- **PROVIDED MATERIAL**
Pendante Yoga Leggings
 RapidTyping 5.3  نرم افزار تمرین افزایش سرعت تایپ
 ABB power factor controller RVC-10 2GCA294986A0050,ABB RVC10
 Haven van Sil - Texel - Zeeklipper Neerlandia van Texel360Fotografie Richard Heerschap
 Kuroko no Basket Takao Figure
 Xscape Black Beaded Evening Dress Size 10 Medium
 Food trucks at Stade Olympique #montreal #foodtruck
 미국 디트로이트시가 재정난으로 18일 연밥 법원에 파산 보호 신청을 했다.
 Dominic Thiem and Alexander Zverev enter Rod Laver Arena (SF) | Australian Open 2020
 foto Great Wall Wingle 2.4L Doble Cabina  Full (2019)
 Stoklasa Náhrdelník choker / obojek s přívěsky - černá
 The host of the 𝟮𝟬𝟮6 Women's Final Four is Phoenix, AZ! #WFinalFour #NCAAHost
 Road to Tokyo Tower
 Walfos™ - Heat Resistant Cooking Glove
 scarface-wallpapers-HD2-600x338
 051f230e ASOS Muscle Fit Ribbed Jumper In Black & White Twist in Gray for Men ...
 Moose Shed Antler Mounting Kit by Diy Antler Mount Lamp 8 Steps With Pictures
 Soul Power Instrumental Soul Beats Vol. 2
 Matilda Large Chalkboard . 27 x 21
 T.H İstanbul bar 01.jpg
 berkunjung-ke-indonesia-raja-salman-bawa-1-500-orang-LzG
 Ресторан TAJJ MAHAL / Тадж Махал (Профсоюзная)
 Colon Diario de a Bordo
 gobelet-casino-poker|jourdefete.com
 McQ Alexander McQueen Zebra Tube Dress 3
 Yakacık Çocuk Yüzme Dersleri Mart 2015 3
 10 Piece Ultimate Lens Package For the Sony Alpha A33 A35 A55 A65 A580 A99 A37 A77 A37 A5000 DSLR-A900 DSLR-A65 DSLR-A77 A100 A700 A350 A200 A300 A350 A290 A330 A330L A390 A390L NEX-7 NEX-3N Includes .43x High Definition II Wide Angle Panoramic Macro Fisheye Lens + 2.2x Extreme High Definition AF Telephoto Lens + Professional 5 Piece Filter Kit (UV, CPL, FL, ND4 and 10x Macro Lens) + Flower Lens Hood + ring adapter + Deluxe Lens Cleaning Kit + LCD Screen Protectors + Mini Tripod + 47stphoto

- **YOUR INSTRUCTIONS**
Some lines in the records above contain "Dress". Count them and give the number only.

- **WRITTEN ANSWER**
2